Hi Marc,
On 2019/12/18 22:39, Marc Zyngier wrote:
On 2019-11-01 11:05, Zenghui Yu wrote:
Hi Marc,
On 2019/10/27 22:42, Marc Zyngier wrote:
The infamous VPE proxy device isn't used with GICv4.1 because:
- we can invalidate any LPI from the DirectLPI MMIO interface
- the ITS and redistributors understand the life cycle of
the doorbell, so we don't need to enable/disable it all
the time
So let's escape early from the proxy related functions.
Signed-off-by: Marc Zyngier <m...@kernel.org>
Reviewed-by: Zenghui Yu <yuzeng...@huawei.com>
---
drivers/irqchip/irq-gic-v3-its.c | 23 ++++++++++++++++++++++-
1 file changed, 22 insertions(+), 1 deletion(-)

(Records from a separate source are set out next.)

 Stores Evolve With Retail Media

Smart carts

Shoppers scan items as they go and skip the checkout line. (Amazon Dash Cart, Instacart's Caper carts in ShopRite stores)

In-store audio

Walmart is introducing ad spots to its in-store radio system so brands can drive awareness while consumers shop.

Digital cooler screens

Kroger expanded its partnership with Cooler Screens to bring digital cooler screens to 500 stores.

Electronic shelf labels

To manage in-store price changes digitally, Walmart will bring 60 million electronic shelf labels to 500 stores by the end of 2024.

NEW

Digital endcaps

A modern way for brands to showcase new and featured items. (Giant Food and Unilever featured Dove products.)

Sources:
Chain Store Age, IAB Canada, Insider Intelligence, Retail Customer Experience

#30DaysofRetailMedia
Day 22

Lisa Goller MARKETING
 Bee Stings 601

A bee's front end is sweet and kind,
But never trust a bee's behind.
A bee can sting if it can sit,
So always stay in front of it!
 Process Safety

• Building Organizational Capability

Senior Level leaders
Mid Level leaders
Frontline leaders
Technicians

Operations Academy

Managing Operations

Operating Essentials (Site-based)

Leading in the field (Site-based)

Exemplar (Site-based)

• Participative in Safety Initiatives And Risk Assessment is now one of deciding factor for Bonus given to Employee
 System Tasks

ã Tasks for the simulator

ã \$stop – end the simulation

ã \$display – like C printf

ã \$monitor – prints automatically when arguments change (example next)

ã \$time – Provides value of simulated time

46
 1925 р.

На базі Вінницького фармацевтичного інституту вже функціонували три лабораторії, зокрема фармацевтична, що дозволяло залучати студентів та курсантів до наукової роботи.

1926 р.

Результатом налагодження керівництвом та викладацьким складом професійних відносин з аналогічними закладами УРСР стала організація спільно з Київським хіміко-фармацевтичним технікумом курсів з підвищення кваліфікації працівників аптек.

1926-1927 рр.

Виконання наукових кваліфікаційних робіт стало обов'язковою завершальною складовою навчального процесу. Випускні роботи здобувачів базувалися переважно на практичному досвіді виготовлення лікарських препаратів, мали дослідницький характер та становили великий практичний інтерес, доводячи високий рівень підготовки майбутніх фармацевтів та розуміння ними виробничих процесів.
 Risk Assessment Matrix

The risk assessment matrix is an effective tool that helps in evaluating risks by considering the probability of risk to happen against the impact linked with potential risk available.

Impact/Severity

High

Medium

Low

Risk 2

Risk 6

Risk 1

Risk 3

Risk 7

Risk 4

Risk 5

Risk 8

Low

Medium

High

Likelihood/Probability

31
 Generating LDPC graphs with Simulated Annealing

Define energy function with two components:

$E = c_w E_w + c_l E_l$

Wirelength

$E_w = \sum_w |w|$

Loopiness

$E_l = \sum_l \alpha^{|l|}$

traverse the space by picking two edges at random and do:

diff --git a/drivers/irqchip/irq-gic-v3-its.c
b/drivers/irqchip/irq-gic-v3-its.c
index 220d490d516e..999e61a9b2c3 100644
--- a/drivers/irqchip/irq-gic-v3-its.c
+++ b/drivers/irqchip/irq-gic-v3-its.c
@@ -3069,7 +3069,7 @@ static const struct irq_domain_ops
its_domain_ops = {
/*
* This is insane.
*
- * If a GICv4 doesn't implement Direct LPIs (which is extremely
+ * If a GICv4.0 doesn't implement Direct LPIs (which is extremely
* likely), the only way to perform an invalidate is to use a fake
* device to issue an INV command, implying that the LPI has first
* been mapped to some event on that device. Since this is not exactly
@@ -3077,9 +3077,18 @@ static const struct irq_domain_ops
its_domain_ops = {
* only issue an UNMAP if we're short on available slots.
*
* Broken by design(tm).
+ *
+ * GICv4.1 actually mandates that we're able to invalidate by
writing to a
+ * MMIO register. It doesn't implement the whole of DirectLPI, but
that's
+ * good enough. And most of the time, we don't even have to invalidate
+ * anything, so that's actually pretty good!
I can't understand the meaning of this last sentence. May I ask for an
explanation? :)
Yeah, reading this now, it feels pretty clumsy, and only remotely
connected to the patch.
What I'm trying to say here is that, although GICv4.1 doesn't have
the full spectrum of v4.0 DirectLPI (it only allows a subset of it),
this subset is more then enough for us. Here's the rational:
When a vPE exits from the hypervisor, we know whether we need to
request a doorbell or not (depending on whether we're blocking on
WFI or not). On GICv4.0, this translates into enabling the doorbell
interrupt, which generates an invalidation (costly). And whenever
we've taken a doorbell, or are scheduled again, we need to turn
the doorbell off (invalidation again).
With v4.1, we can just say *at exit time* whether we want doorbells
to be subsequently generated (see its_vpe_4_1_deschedule() and the
req_db parameter in the info structure). This is part of making
the vPE non-resident, so we have 0 overhead at this stage.
Great, and get it. Thanks for this clear explanation!